Elle commençait à se sentir excitée rien que d’y penser. Mmm… Et pourquoi pas Baldwin et Jessamine ensemble ? Probablement pas, non. Baldwin était un peu trop coincé pour ce genre de pratique. Mais le fantasme lui chatouillait agréablement l’entrejambe. C’était ainsi qu’elle aimait mener sa vie, avec un partenaire de chaque sexe à sa botte. Le dur et le doux, l’obscur et le lumineux. Elle se sourit à elle-même, puis alluma son ordinateur en repoussant l’image de Jessamine, Baldwin et elle roulant imbriqués et haletants sur la moquette du bureau. Il fallait qu’elle se concentre. Cette affaire, cette affaire au nom stupide, la rendait folle.

Elle ne comprenait pas les hommes qui tuaient des enfants. La violence d’adulte à adulte, elle pouvait l’appréhender assez facilement, en revanche. C’était d’ailleurs une des raisons qui faisait d’elle une bonne profileuse : cette forme d’empathie qu’elle avait pour les tueurs. Pour sa thèse, elle avait mené des entretiens avec plus de quarante criminels récidivistes, et presque tous avaient fourni des éléments nouveaux qui ne figuraient pas encore dans leur dossier. L’un d’eux avait même révélé l’endroit où se trouvait le corps d’une de ses victimes, alors même qu’il gardait l’information secrète pour faire pression sur ses juges et conserver certains privilèges.

Oui, elle s’y entendait, en matière de tueurs. Elle avait excellé en cours, obtenu son doctorat en un temps record et s’était fait cueillir par le Bureau dès la fin de ses études. Elle s’était hissée ensuite jusqu’à l’Unité d’analyse comportementale grâce à un mélange d’intelligence et de culot. Mais les tueurs d’enfants n’étaient pas son fort.

Jessamine entra dans son bureau avec une pile de dossiers.

— Tiens. Encore de nouveaux criminels sexuels à interroger, aujourd’hui.

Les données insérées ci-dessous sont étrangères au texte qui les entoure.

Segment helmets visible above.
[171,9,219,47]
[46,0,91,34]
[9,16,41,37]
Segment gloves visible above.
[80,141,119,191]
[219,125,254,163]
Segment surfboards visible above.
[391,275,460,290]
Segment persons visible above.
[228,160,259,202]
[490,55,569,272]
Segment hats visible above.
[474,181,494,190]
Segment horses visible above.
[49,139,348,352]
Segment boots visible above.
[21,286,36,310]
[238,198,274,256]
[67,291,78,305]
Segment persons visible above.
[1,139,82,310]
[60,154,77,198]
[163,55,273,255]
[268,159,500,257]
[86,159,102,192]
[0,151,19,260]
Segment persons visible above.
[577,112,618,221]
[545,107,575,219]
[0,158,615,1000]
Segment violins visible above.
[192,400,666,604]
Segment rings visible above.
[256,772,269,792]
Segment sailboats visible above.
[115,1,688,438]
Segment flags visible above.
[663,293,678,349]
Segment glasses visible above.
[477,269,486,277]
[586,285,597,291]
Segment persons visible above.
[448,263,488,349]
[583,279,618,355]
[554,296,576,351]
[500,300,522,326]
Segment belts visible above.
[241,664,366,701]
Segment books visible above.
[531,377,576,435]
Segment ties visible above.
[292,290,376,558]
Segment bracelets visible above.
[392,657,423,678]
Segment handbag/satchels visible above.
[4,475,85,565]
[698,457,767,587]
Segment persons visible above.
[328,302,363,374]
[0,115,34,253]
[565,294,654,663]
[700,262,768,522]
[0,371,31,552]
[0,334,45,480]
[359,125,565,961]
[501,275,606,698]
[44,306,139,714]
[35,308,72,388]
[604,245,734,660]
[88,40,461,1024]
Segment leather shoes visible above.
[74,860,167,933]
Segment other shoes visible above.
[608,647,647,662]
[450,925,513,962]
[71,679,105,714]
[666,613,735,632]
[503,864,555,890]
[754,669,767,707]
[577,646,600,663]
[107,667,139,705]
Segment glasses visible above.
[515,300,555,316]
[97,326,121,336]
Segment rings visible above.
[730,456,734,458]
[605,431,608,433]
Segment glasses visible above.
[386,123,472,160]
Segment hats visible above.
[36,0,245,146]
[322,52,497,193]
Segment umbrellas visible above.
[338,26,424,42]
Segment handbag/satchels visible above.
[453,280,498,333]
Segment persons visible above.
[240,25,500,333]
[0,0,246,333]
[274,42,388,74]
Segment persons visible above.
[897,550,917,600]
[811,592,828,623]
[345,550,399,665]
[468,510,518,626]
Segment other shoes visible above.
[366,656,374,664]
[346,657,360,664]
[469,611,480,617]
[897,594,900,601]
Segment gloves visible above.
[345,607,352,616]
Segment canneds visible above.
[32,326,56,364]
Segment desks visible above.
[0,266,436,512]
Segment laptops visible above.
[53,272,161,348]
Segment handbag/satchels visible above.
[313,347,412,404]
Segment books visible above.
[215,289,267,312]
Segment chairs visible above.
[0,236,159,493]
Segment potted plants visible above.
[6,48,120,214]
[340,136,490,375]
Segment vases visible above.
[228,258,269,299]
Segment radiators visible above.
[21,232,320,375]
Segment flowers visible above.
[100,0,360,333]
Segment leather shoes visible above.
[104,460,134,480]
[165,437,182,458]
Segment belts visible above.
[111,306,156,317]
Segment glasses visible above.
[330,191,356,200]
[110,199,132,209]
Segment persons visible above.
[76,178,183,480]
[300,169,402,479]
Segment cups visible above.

Ce fut à peine si Jessamine lui effleura l’épaule en se penchant pour poser les papiers sur sa table de travail. Charlotte repoussa son fauteuil de bureau et le fit pivoter de manière à pouvoir regarder sa collègue dans les yeux. Puis elle attendit en silence, sachant pertinemment ce qui allait suivre.

— J’ai essayé de t’appeler, hier soir, et tu n’as pas répondu. Je croyais qu’on devait se retrouver.

— Tu as appelé ?

Charlotte feignait admirablement l’ingénuité. Elle aurait mérité un oscar, pour les accents d’innocence qu’elle savait insinuer dans sa voix.

— Je n’ai même pas entendu sonner. La journée d’hier m’a collé un blues pas possible et j’ai bu un verre de trop. Je suis tombée comme une masse. Je suis désolée, ma chérie.

Le mot doux fit rougir Jessamine.

— Ce soir, alors ? On pourrait manger indien. Je sais que c’est la nourriture que tu préfères. On ouvrira une bouteille, ça nous aidera à décharger un peu la pression. Ça te dit ?

— Peut-être, mon cœur, peut-être. Mais voyons d’abord ce que la journée nous réserve, O.K. ? Pour l’instant, je n’ai qu’une obsession, c’est de mettre la main sur cette raclure. Attaquons-nous à ce tueur d’enfants.

Du bout de l’ongle, elle caressa la cuisse de son amante puis pivota face à son bureau et prit le premier dossier de la pile.

Fermement congédiée, Jessamine hésita un instant, puis finit par la laisser tranquille. Charlotte soupira et se mordit la lèvre.

Pour être compliqué, cela promettait d’être compliqué, en effet.